SEITENTEXT —
>>>

Entscheidungsstichwort (Thema)

Anrechnung bzw. Erstattung von Kapitalertragsteuer bei ausländischen thesaurierenden Investmentfonds

 

Leitsatz (amtlich)

Kapitalertragsteuer, die auf geschätzte, tatsächlich aber nicht angefallene Erträge eines ausländischen thesaurierenden Investmentfonds abgeführt wurde, ist anzurechnen bzw. zu erstatten.

 

Normenkette

InvStG a.F. § 7 Abs. 1 S. 1 Nr. 3, Abs. 7; EStG § 20 Abs. 1 Nr. 1, § 36 Abs. 4 S. 2, § 43 Abs. 1, § 44 Abs. 1; AO § 37 Abs. 2

 

Nachgehend

BFH (Urteil vom 13.12.2022; Aktenzeichen VIII R 33/20)

 

Tatbestand

Streitig ist (noch), ob der Kläger einen Anspruch auf Rückerstattung von Steuerabzugsbeträgen hat, die die … Bank im Streitjahr 2007 für Kapitalerträge abgeführt hat, die tatsächlich nicht angefallen sind.

Der Kläger ist Aufsichtsratsvorsitzender und Inhaber verschiedener Kapitalanlagen. Anfang 2007 veräußerte er Anteile (u.a.) an folgenden Investmentfonds (Blatt 27 RS, 36 und 42 der ESt-Akte, WKN = Wertpapierkennnummer):

WKN …21 "X"

WKN …14 "Y"

Bei beiden Fonds handelte es sich um Investmentfonds, die keine Gewinne ausschütteten und deren Erträge dem Investmentsteuergesetz in der vor dem 29. Dezember 2007 geltenden Fassung (a.F.) unterlagen (vgl. § 18 Abs. 1, § 19 Abs. 3 InvStG a.F.). Die von ihnen thesaurierten Erträge galten als mit Ablauf des Geschäftsjahres des jeweiligen Fonds zugeflossen (§ 2 Abs. 1 Satz 2 InvStG a.F.); die darauf entfallende Kapitalertragsteuer wurde erst bei Veräußerung oder Rückgabe der Anteilsscheine einbehalten und abgeführt (§ 7 Abs. 1 Satz 1 Nr. 3 InvStG a.F.).

<<<

AUFGABE 1 —
Liste alle Vorschriften des EStG auf, die im Entscheidungstext unter „Normenkette“ genannt werden.
AUFGABE 2 —
Beantworte die folgenden Fragen zum Entscheidungstext:
(a) Welches Jahr ist das Streitjahr?
(b) Welches Gericht hat unter „Nachgehend“ ein Urteil erlassen, und unter welchem Aktenzeichen?
(c) Welche Funktion hat der Kläger?

DATENABSCHNITT —
>>>

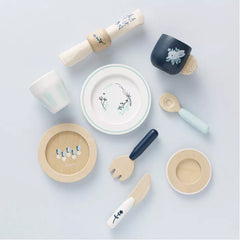 Set stoviglie mise en place - Le Toy Van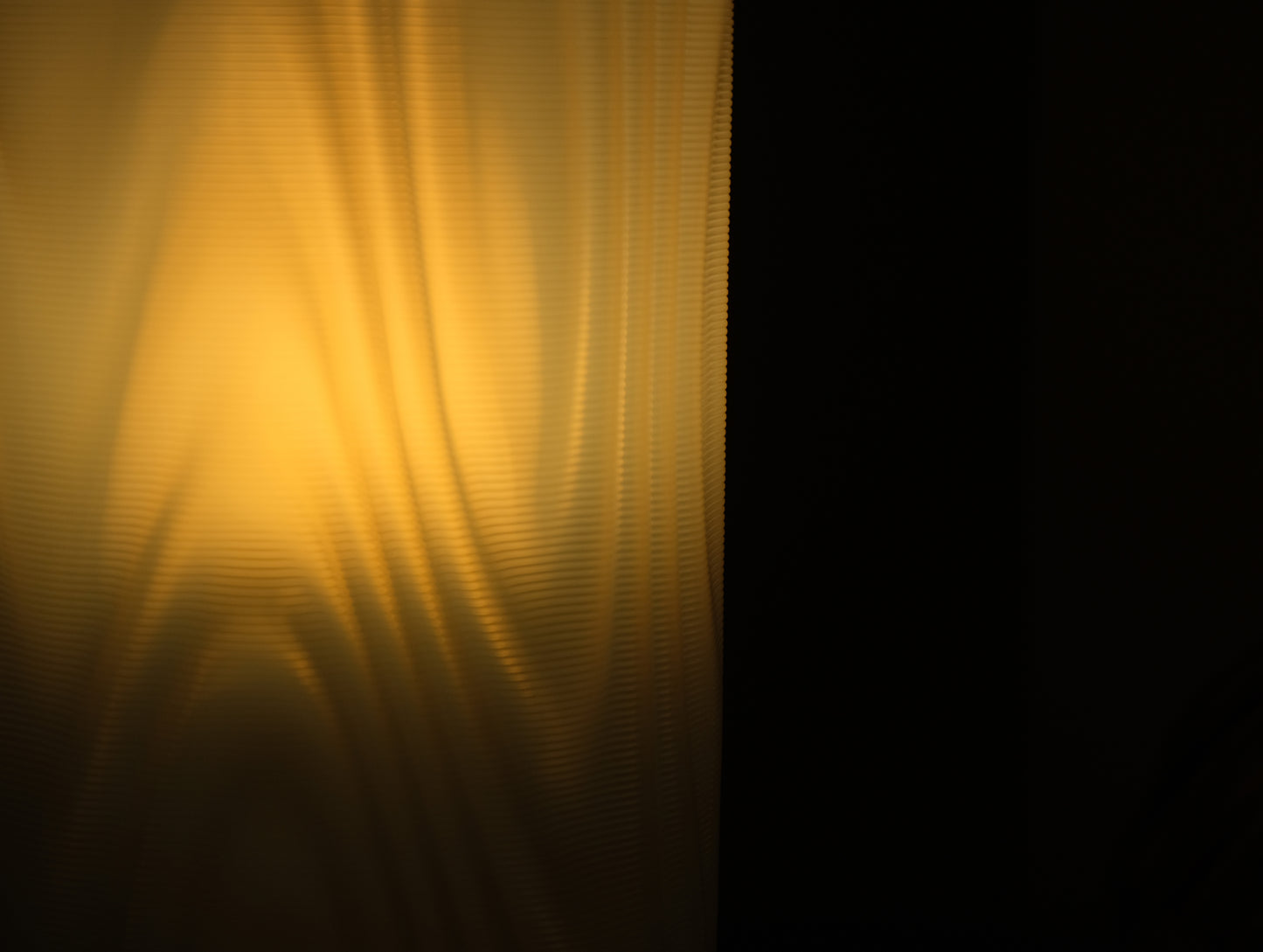 Lampe Solstice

<<<

ERGEBNIS 1 —
Unter „Normenkette“ werden aus dem EStG § 20 Abs. 1 Nr. 1, § 36 Abs. 4 S. 2, § 43 Abs. 1 und § 44 Abs. 1 genannt.

ERGEBNIS 2 —
(a) Das Streitjahr ist 2007.
(b) Der BFH hat am 13.12.2022 ein Urteil unter dem Aktenzeichen VIII R 33/20 erlassen.
(c) Der Kläger ist Aufsichtsratsvorsitzender.